2016-07-18 15:34:43来源:网络

  Medieval Painting (500-1400)

  The first part of the Middle Ages, from about the 6th to the 11th centuries A.D., is commonly called the Dark Ages. In this time of unrest, art was kept alive mainly in the monasteries. In the 5th century A.D. barbarian tribes from northern and central Europe roamed over the continent. For hundreds of years they dominated Western Europe. These people produced an art that has a strong emphasis on pattern. They were especially fond of designs of intertwining dragons and birds.

  The best of Celtic and Saxon art is found in manuscripts of the 7th and 8th centuries. Book illumination and miniature painting, practiced since late Roman times, increased in the Middle Ages. Illumination is decoration of the text, the capital letters, and the margins. Gold, silver, and bright colors were used. A miniature is a small picture, often a portrait. Originally the term was used to describe the decorative block around the initial letters in a manuscript.

  Charlemagne, who was crowned emperor of the Holy Roman Empire in the early 9th century, tried to revive the classical art of the late Roman and early Christian periods. During his reign painters of miniatures imitated classical art, but they also conveyed personal feelings about their subjects.

  Very little wall painting survives from the Middle Ages. There were several great series of frescoes painted in churches built during the Romanesque period (11th-13th centuries), but most of them have disappeared. Churches of the Gothic period (12th-16th centuries) did not have enough wall space for mural paintings. Book illustration was the main job of the Gothic painter.

  Among the finest illustrated manuscripts were the books of hours--collections of calendars, devotional prayers, and psalms. A page from an Italian manuscript shows elaborately decorated initials and a finely detailed marginal scene of Saint George slaying the dragon. The colors are brilliant and jewel-like, as in stained glass, and gold shimmers over the page. Exquisitely delicate leaf and flower designs border the text. Artists probably used magnifying glasses to do such intricate work.

  Italy: Cimabue and Giotto

  Italian painters at the close of the 13th century were still working in the Byzantine style. Human figures were made to appear flat and decorative. Faces rarely had any expression. Bodies were weightless and seemed to float rather than stand firmly on the ground. In Florence the painter Cimabue (1240?-1302?) tried to modernize some of the old Byzantine methods. The angels in his Madonna Enthroned are more active than is usual in paintings of that time. Their gestures and faces show a little more human feeling. Cimabue added a new sense of monumentality, or largeness, to his paintings.
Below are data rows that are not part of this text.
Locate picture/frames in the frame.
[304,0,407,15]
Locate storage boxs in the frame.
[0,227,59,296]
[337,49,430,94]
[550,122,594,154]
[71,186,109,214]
However, he continued to follow many Byzantine traditions, such as the gold background and patternlike arrangement of objects and figures.

  It was the great Florentine painter Giotto (1267?-1337) who actually broke with the Byzantine tradition. His fresco series in the Arena Chapel in Padua leaves Byzantine art far behind. In these scenes from the lives of Mary and Christ, there is genuine emotion, tension, and naturalism. All the qualities of human warmth and sympathy are present. The people do not seem at all unreal or heavenly. Giotto shaded the contours of the figures, and he put deep shadows into the folds of their clothing to give a sense of roundness and solidity.

  For his smaller panels Giotto used pure egg tempera, a medium that was perfected by the 14th-century Florentines. The clearness and brightness of his colors must have greatly affected people accustomed to the darker colors of Byzantine panels. Tempera paintings give the impression that soft daylight is falling over the scene. They have an almost flat appearance in contrast to the glossiness of oil paintings. Egg tempera remained the chief painting medium until oil almost completely replaced it in the 16th century.